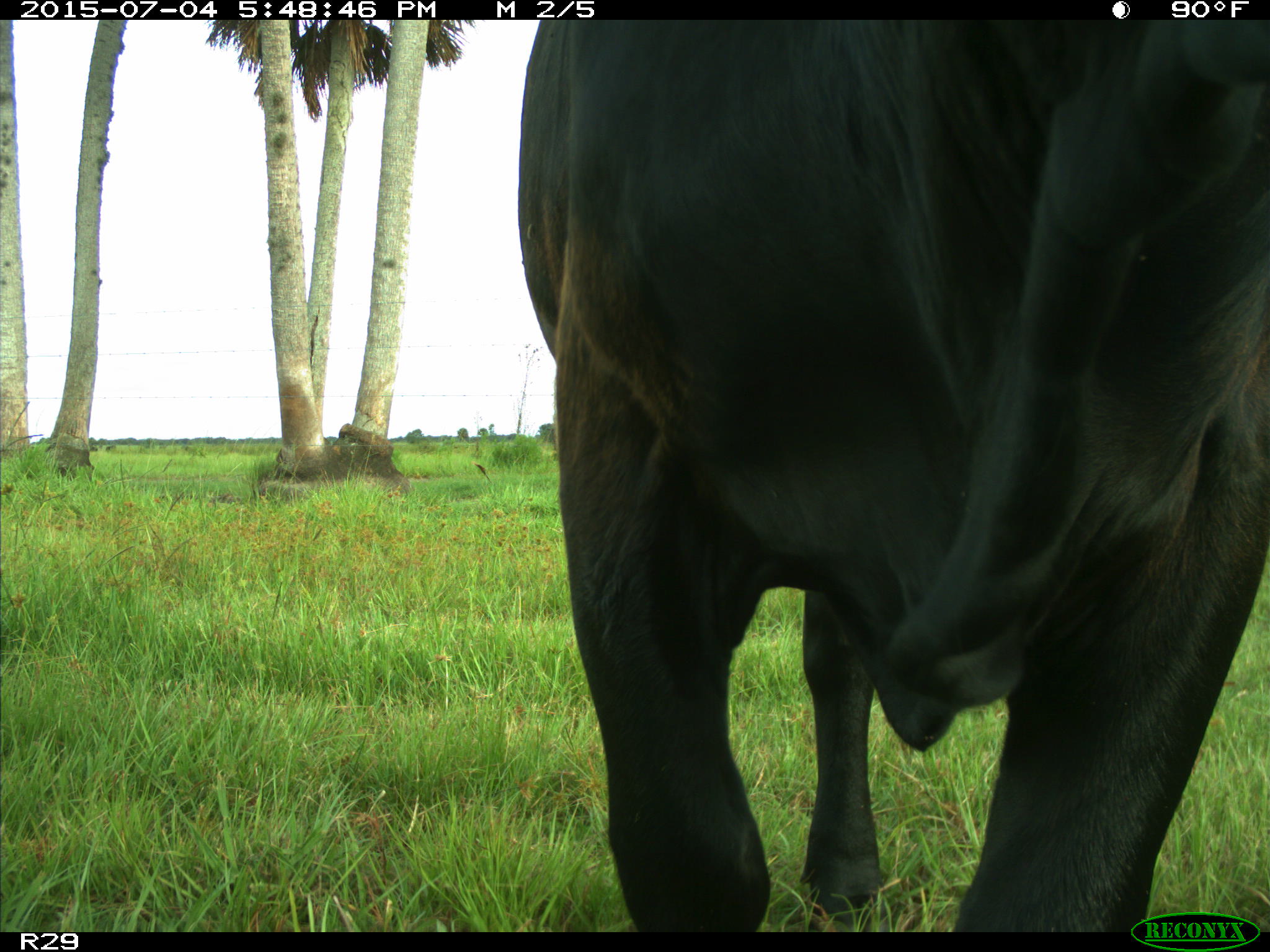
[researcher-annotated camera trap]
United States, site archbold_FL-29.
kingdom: Animalia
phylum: Chordata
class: Mammalia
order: Artiodactyla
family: Bovidae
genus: Bos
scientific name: Bos taurus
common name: domestic cow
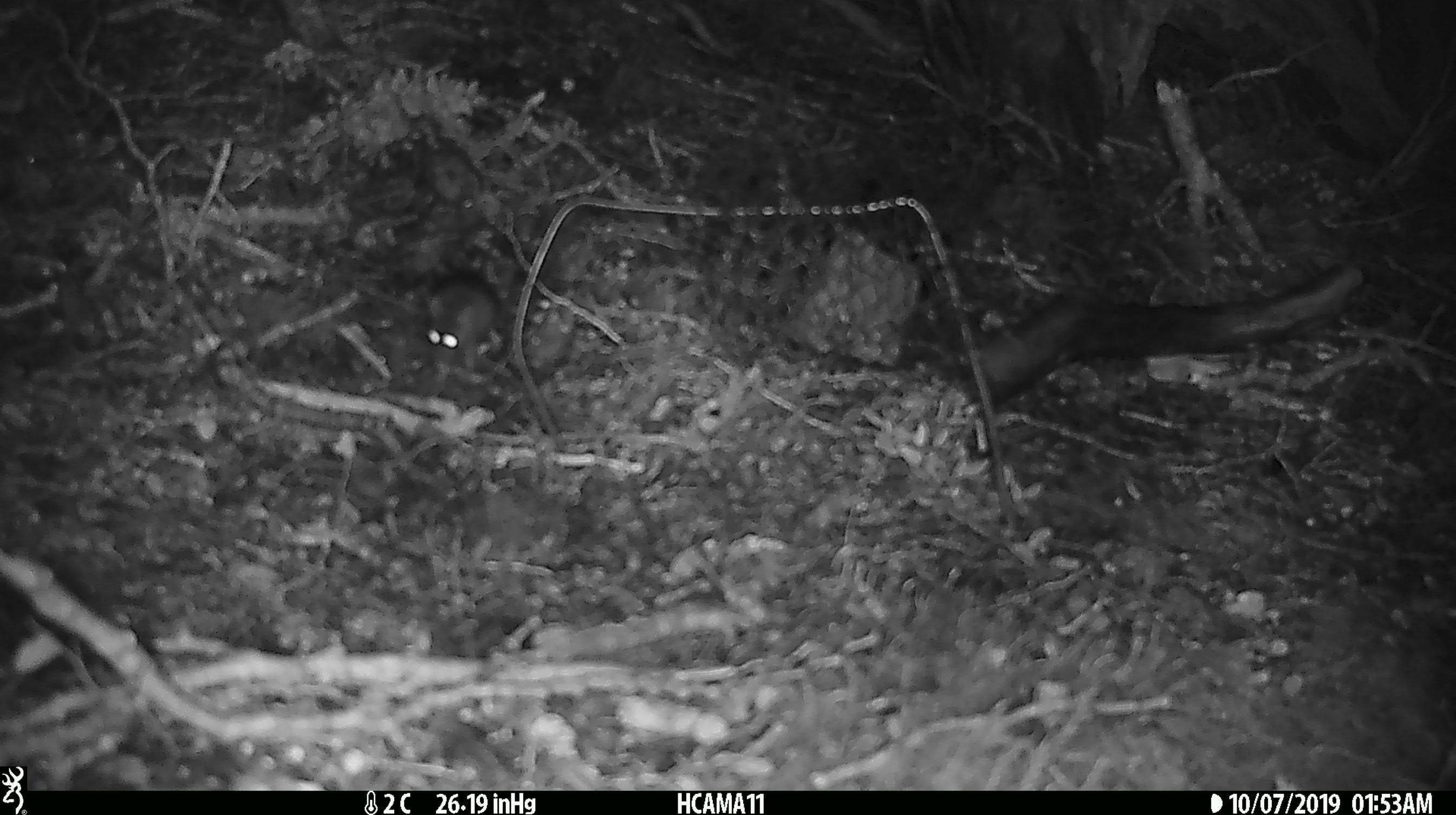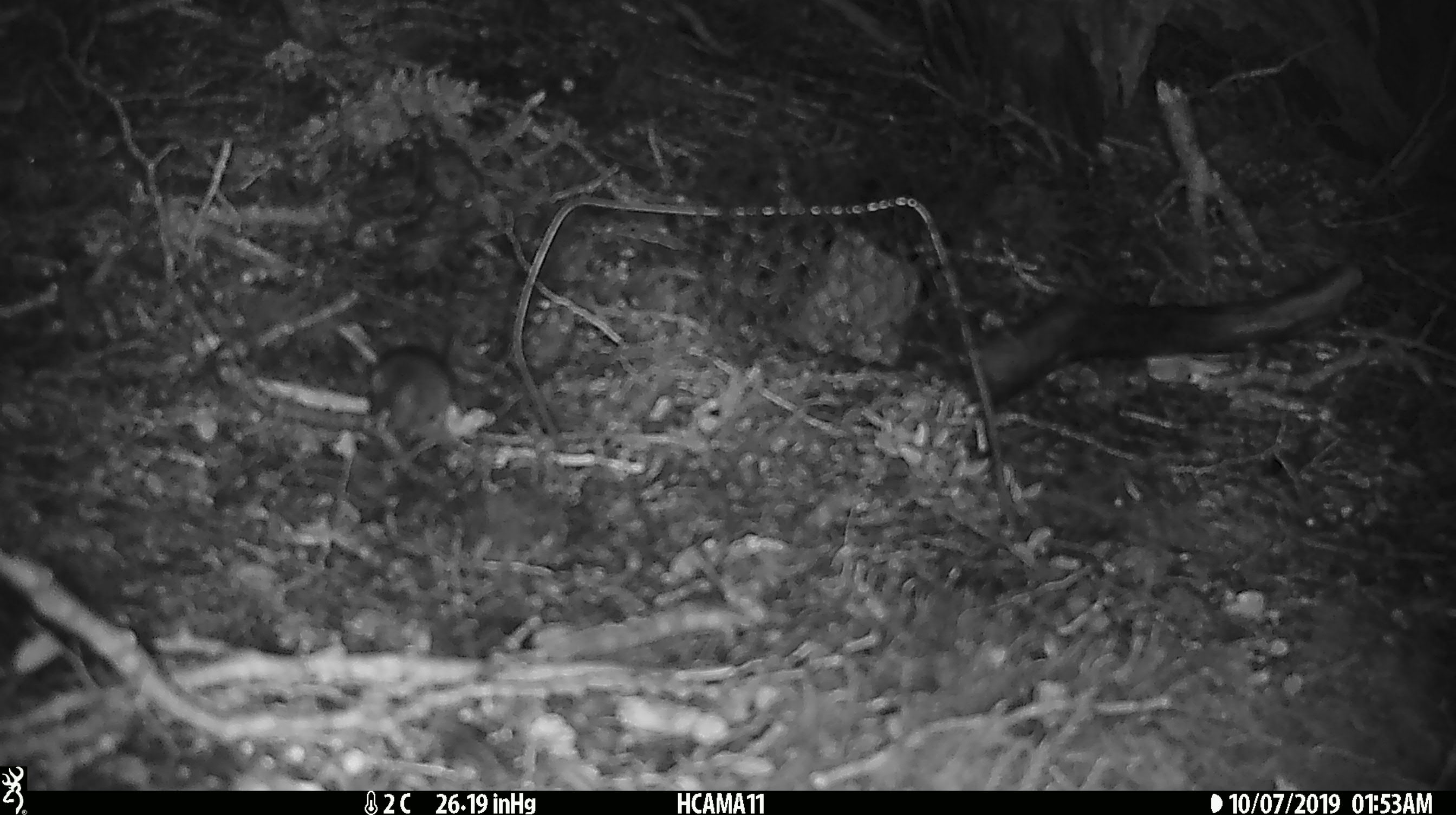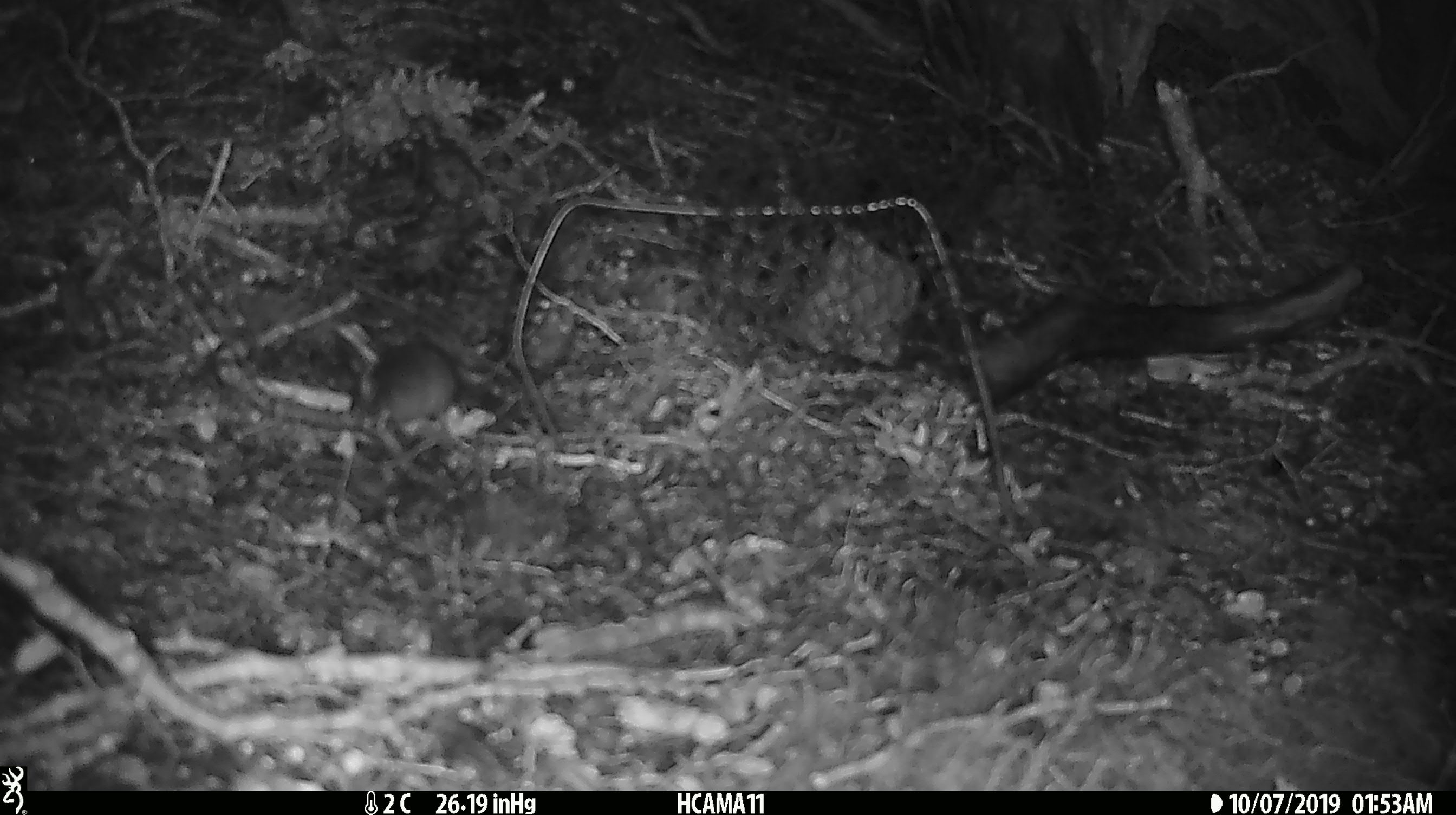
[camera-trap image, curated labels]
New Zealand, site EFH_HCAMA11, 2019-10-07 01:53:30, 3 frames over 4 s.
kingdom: Animalia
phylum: Chordata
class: Mammalia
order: Rodentia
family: Muridae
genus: Mus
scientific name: Mus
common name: mouse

= = = = =

Repeat the data word for word, excluding any image.

[researcher-annotated camera trap]
United States, site archbold_FL-29.
kingdom: Animalia
phylum: Chordata
class: Mammalia
order: Artiodactyla
family: Bovidae
genus: Bos
scientific name: Bos taurus
common name: domestic cow
[camera-trap image, curated labels]
New Zealand, site EFH_HCAMA11, 2019-10-07 01:53:30, 3 frames over 4 s.
kingdom: Animalia
phylum: Chordata
class: Mammalia
order: Rodentia
family: Muridae
genus: Mus
scientific name: Mus
common name: mouse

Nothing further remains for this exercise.